オゾン層問題(2)2021年07月15日

オゾン層とは高度10~50kmの成層圏に存在する高濃度のオゾン帯であって、太陽からの有害な波長の紫外線の多くを吸収して地球上の生態系を保護している。オゾン層の破壊は1980年代初めに南極でのオゾン層観測からオゾンホール拡大が明らかとなった。その後その主な原因が塩素を含むフロンによるものと判明し、塩素を含むフロンは急速に国際的な全廃がなされて現在に至る。この成層圏の上には中間圏が高度45~85km程度に渡って存在し、この部分にも濃度は低いがオゾンが存在している。先日、名大・電通大・JAXAなどの共同研究グループがこの領域でのオゾン破壊現象を発見したことを発表した[1]。

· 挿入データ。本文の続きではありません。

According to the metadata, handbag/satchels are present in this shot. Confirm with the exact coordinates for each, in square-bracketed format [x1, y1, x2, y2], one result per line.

太陽表面の爆発で放射される高エネルギー電子が地球の磁気圏で衝突してオーロラが発生する。このうちパルス変動するオーロラが発生したとき、オーロラを発生させる電子よりもずっと強いエネルギーを持つバンアレン帯の高エネルギー電子が大気の中間圏にまで侵入することで中間圏のオゾンが減少することを実証したという。中間圏のオゾンの変化は気候にも影響を与えるという。南極でオゾンホールが発見されてフロンガスが原因とされたが、これは成層圏(高度10~50km)の主オゾン層であり、今回のものは成層圏より上の中間圏のオゾンの減少に関わるものである。